Nothing can be more crowd-pleasing in a pool or a beach full of swimmers and spectators than pulling up your superlative diving feats. Diving may seem easy to learn—merely jumping with poise into a body of water will do the trick. But as easy as it may seem, diving is actually a difficult skill to learn. Before learning to dive in a refined and proficient motion, it is important to learn the basics of diving.
First thing to consider is getting a dive instructor—no other people can help you out in mastering the skill of diving other than him. Most likely, learning to dive will entail you to have a basic skill in swimming. Otherwise, it would be futile to brag a diving skill and be seen struggling out of the water into the shore!
The first skill in learning to dive is the ability to enter the water. You have three different options of doing it—head first, feet first or jumping in the water. Diving is best learned using a pool. Safety is a significant standard in learning to dive and unlike jumping off from a cliff or seas, there is an assurance that a pool is safer since it has no unfamiliar rocks formations beneath it.
The next important thing when learning to dive is the technique of equalizing the water pressure and that of your inner ear. The pressure of the water increases as you submerge deeper in the water. This can be effectively overcome by pretending to chew something or by blowing your nose gently.

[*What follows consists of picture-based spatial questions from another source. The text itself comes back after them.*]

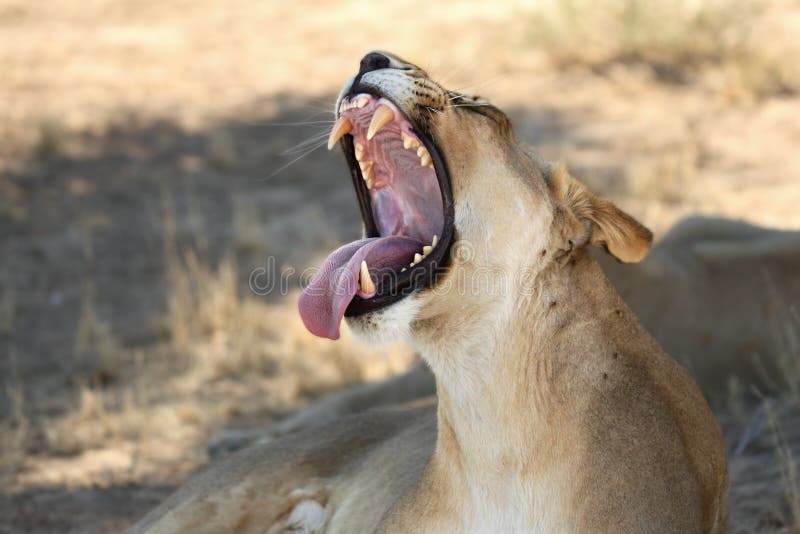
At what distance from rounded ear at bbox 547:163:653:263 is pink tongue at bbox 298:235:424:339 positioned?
16.8 inches

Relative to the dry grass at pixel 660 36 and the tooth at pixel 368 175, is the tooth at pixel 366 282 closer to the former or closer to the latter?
the tooth at pixel 368 175

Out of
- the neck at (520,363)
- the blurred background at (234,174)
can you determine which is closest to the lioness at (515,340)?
Answer: the neck at (520,363)

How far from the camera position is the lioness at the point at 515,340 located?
2691 mm

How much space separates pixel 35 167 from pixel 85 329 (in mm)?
3048

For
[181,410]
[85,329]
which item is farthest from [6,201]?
[181,410]

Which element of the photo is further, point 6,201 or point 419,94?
point 6,201

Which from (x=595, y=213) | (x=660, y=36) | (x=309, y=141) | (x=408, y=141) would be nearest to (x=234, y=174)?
(x=660, y=36)

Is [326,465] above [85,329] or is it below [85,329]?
below

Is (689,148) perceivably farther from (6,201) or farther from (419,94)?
(419,94)

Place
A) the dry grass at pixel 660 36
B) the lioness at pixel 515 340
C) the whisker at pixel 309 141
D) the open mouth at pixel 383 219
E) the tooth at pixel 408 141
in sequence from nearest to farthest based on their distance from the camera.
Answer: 1. the lioness at pixel 515 340
2. the open mouth at pixel 383 219
3. the tooth at pixel 408 141
4. the whisker at pixel 309 141
5. the dry grass at pixel 660 36

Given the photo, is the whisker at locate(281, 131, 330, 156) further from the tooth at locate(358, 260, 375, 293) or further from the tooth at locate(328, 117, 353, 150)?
the tooth at locate(358, 260, 375, 293)

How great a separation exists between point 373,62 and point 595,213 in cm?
72

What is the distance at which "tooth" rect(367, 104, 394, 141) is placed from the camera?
2.84 metres

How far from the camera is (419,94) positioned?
114 inches
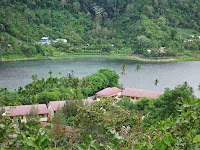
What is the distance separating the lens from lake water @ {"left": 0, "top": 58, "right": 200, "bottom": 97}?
30.1 metres

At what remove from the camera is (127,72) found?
35938 millimetres

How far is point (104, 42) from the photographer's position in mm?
59219

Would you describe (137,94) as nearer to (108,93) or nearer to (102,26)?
(108,93)

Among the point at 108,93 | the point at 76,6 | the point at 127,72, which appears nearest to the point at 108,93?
the point at 108,93

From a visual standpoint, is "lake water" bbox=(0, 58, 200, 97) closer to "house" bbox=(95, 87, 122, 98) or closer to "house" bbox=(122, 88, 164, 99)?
"house" bbox=(95, 87, 122, 98)

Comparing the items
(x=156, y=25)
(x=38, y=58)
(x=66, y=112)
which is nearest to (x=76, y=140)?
(x=66, y=112)

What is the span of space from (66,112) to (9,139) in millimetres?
13259

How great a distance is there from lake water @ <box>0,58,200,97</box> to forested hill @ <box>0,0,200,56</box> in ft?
25.2

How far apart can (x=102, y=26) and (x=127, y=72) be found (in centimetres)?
3390

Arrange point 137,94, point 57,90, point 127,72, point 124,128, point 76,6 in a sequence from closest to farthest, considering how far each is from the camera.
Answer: point 124,128, point 57,90, point 137,94, point 127,72, point 76,6

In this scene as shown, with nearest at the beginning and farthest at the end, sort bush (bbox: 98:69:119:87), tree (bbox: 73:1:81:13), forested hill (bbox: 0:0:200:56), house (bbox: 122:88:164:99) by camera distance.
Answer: house (bbox: 122:88:164:99) < bush (bbox: 98:69:119:87) < forested hill (bbox: 0:0:200:56) < tree (bbox: 73:1:81:13)

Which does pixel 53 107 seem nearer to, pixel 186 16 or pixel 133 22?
pixel 133 22

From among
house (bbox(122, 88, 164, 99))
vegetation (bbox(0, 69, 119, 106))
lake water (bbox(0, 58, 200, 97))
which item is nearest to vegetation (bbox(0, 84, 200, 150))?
A: vegetation (bbox(0, 69, 119, 106))

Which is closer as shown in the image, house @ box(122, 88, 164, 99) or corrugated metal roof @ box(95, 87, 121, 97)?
house @ box(122, 88, 164, 99)
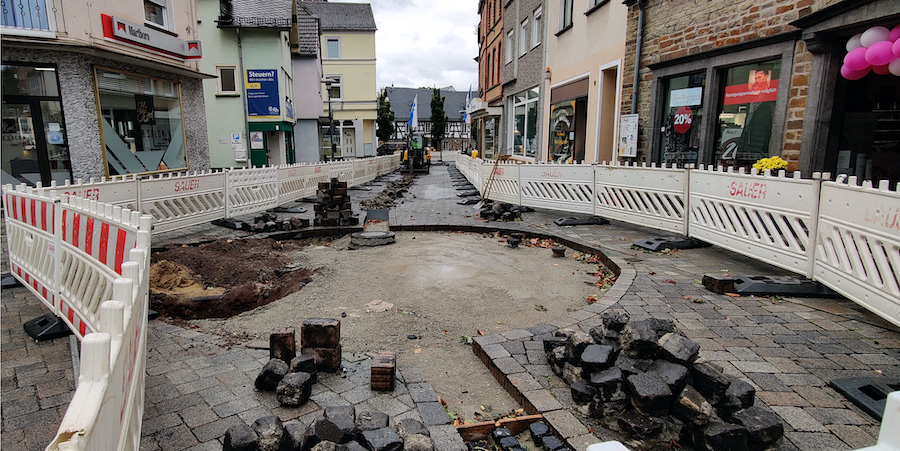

Lastly, the ability to maintain equilibrium under water is a basic skill in learning to dive. While you are underneath the surface, there are two forces or weights prevailing on your body—that of the elevating force of the water and that of your own weight. Achieving a balance between both forces is a skill which is important in learning to dive because it will determine your ability to stay beneath the surface and achieve buoyancy.